What is expected ▸
Recast every row below as a two-column CSV with the headers text and answer. Give one CSV line per row, placing each row's text and its answer in separate quoted fields with any line breaks replaced by spaces.
## Start
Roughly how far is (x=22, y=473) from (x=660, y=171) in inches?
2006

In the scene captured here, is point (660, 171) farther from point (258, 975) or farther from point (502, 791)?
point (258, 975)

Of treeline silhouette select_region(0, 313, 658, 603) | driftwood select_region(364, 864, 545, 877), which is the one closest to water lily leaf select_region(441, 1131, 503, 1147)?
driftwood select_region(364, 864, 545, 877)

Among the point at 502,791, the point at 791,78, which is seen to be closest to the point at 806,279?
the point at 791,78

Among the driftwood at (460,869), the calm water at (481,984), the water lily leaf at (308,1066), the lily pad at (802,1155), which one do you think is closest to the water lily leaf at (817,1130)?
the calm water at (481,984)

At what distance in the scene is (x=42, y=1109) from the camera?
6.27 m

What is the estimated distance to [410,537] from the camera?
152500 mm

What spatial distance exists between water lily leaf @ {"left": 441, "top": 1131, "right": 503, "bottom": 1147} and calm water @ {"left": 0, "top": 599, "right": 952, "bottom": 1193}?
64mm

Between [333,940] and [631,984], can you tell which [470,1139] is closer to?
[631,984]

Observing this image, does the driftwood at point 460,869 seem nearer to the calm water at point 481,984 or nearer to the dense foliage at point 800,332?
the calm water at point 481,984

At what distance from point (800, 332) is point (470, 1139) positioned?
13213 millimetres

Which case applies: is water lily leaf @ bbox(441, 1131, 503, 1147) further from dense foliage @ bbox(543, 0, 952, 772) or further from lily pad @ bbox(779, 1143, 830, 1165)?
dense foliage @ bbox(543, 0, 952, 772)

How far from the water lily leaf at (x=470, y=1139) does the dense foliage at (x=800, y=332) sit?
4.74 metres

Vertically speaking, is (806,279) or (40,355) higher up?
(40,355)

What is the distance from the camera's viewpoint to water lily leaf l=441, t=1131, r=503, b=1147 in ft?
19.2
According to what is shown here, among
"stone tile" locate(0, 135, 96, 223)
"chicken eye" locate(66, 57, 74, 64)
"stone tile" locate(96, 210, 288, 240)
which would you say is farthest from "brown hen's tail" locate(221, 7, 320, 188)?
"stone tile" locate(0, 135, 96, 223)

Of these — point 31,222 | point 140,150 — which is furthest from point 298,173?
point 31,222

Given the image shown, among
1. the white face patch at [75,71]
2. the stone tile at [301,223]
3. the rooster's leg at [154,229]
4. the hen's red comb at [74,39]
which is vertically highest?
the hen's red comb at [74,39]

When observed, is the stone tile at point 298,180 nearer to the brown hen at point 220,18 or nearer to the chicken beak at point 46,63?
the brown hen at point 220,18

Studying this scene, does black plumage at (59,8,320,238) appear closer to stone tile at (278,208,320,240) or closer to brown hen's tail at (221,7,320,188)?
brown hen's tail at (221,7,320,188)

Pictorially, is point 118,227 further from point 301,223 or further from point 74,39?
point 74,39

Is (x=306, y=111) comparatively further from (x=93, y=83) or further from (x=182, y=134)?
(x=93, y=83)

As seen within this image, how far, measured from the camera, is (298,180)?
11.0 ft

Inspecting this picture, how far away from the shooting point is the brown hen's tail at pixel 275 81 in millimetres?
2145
## End
Answer to this problem ▸
text,answer
"Roughly how far is (x=22, y=473) from (x=660, y=171) in inches?","2006"
"In the scene captured here, is point (660, 171) farther from point (258, 975) or farther from point (502, 791)?","point (258, 975)"
"Of treeline silhouette select_region(0, 313, 658, 603) | driftwood select_region(364, 864, 545, 877), which is the one closest to water lily leaf select_region(441, 1131, 503, 1147)?","driftwood select_region(364, 864, 545, 877)"
"Among the point at 502,791, the point at 791,78, which is seen to be closest to the point at 806,279?","the point at 791,78"
"Among the driftwood at (460,869), the calm water at (481,984), the water lily leaf at (308,1066), the lily pad at (802,1155), which one do you think is closest to the water lily leaf at (817,1130)?","the calm water at (481,984)"
"At what distance in the scene is (x=42, y=1109) from the camera?","6.27 m"
"What is the estimated distance to [410,537] from the camera?","152500 mm"
"What spatial distance exists between water lily leaf @ {""left"": 441, ""top"": 1131, ""right"": 503, ""bottom"": 1147} and calm water @ {""left"": 0, ""top"": 599, ""right"": 952, ""bottom"": 1193}?","64mm"
"Between [333,940] and [631,984], can you tell which [470,1139] is closer to?","[631,984]"
"Observing this image, does the driftwood at point 460,869 seem nearer to the calm water at point 481,984 or nearer to the dense foliage at point 800,332?","the calm water at point 481,984"
"At what distance from point (800, 332) is point (470, 1139) positioned?","13213 millimetres"
"Which case applies: is water lily leaf @ bbox(441, 1131, 503, 1147) further from dense foliage @ bbox(543, 0, 952, 772) or further from lily pad @ bbox(779, 1143, 830, 1165)?","dense foliage @ bbox(543, 0, 952, 772)"
"How far from the water lily leaf at (x=470, y=1139) does the dense foliage at (x=800, y=332) sit?","4.74 metres"
"Vertically speaking, is (806,279) or (40,355) higher up?","(40,355)"
"What is the distance from the camera's viewpoint to water lily leaf l=441, t=1131, r=503, b=1147 in ft?","19.2"
"According to what is shown here, among ""stone tile"" locate(0, 135, 96, 223) ""chicken eye"" locate(66, 57, 74, 64) ""stone tile"" locate(96, 210, 288, 240) which would you say is farthest from ""brown hen's tail"" locate(221, 7, 320, 188)?","""stone tile"" locate(0, 135, 96, 223)"
"Of these — point 31,222 | point 140,150 — which is furthest from point 298,173?","point 31,222"
"Given the image shown, among 1. the white face patch at [75,71] 2. the stone tile at [301,223] 3. the rooster's leg at [154,229] 4. the hen's red comb at [74,39] which is vertically highest?","the hen's red comb at [74,39]"
"When observed, is the stone tile at point 298,180 nearer to the brown hen at point 220,18 or nearer to the chicken beak at point 46,63?","the brown hen at point 220,18"
"Studying this scene, does black plumage at (59,8,320,238) appear closer to stone tile at (278,208,320,240) or closer to brown hen's tail at (221,7,320,188)?","brown hen's tail at (221,7,320,188)"
"Pictorially, is point 118,227 further from point 301,223 or further from point 74,39?","point 74,39"
"Is (x=306, y=111) comparatively further from (x=93, y=83) or further from (x=182, y=134)?","(x=93, y=83)"
"As seen within this image, how far, measured from the camera, is (298,180)?","11.0 ft"
"Inspecting this picture, how far away from the shooting point is the brown hen's tail at pixel 275 81 in millimetres?","2145"